Triple negative breast cancer (TNBC) accounts for 15?20% of all breast cancers. Women with TNBC are three times more likely to experience death compared to other subtypes. The poor prognosis of TNBC can be attributed to the lack of effective targeted therapy. Although TP53 mutations are frequently found in TNBC, it is difficult to target p53-deficiency with drugs. We have identified a family of non-canonical phosphatidylinositol kinases, the phosphatidylinositol-5-phosphate 4-kinases (PI5P4Ks) and their crucial role in the growth of cancers with TP53 aberrations. Furthermore, we discovered a role for the PI5P4Ks in autophagy, and for the first time, showed that these enzymes localize to lysosomes, suggesting that the PI5P4Ks may be important for lysosome function, as well as shedding light on the anti-cancer mechanism of PI5P4K inhibition in p53 mutant cancers. Using preclinical studies in novel genetically engineered mouse breast tumor models, human breast cancer cell lines, and patient breast tumor samples we propose to investigate the biochemical basis for the function of these ?druggable? enzymes. We will also validate them as targets for pharmaceutical intervention in human cancers, especially for TNBC where targeted therapies have not been successful. Our overarching hypothesis is that the PI5P4Ks act as sensors of metabolic stress that allow cells to modulate lysosomal events, including autophagy, in order to maintain cellular homeostasis. Further, we posit that the metabolic rewiring associated with p53 mutations, create a novel dependency on the PI5P4Ks for TNBC cell growth and survival.

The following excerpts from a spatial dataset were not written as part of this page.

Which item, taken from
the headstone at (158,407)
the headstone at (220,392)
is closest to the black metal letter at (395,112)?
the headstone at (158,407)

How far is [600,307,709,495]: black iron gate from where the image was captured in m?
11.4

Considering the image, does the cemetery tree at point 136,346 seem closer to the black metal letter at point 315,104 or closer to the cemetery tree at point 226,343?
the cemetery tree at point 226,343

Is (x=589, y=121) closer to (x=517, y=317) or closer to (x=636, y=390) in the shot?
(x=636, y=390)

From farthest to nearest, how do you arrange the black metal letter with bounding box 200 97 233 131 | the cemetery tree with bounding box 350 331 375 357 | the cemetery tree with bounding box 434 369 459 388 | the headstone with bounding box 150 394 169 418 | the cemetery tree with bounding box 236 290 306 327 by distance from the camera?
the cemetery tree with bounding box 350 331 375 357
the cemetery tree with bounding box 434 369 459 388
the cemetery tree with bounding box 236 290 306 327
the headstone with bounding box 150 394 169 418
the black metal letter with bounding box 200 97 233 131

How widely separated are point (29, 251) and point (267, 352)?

In Aim 1 we will determine the mechanism of synthetic vulnerability by which the PI5P4Ks become essential for tumor cell growth when p53 is defective. To this end we will characterize how mutant p53, both loss of function and gain of function, contributes to the synthetic lethality as well as dissect the metabolic consequences of PI5P4K loss in p53 mutant TNBC cells.
In Aim 2 we will test the therapeutic effectiveness of targeting the PI5P4Ks in TNBC using our genetically engineered mouse breast tumor models and patient breast tumor samples. The ultimate goal and the overall impact of this project are to characterize PI5P4Ks as a novel liability for tumors with TP53 mutations in order to define opportunities for therapeutic intervention for TNBC patients with these mutations, which currently lack targeted therapy.
The most frequently mutated gene in cancer is TP53; however, it has been difficult to directly target this gene with drugs. We have discovered that a distinct family of phosphoinositide kinases encoded by the genes PIP4K2A and PIP4K2B create a synthetic lethality when deleted in the context of TP53 mutant tissues in mice or in human breast cancer cell lines. This work will define how this liability can be exploited in order to identify opportunities for therapeutic intervention for patients with TP53 mutations, especially in triple negative breast cancer where targeted therapies have not been effective.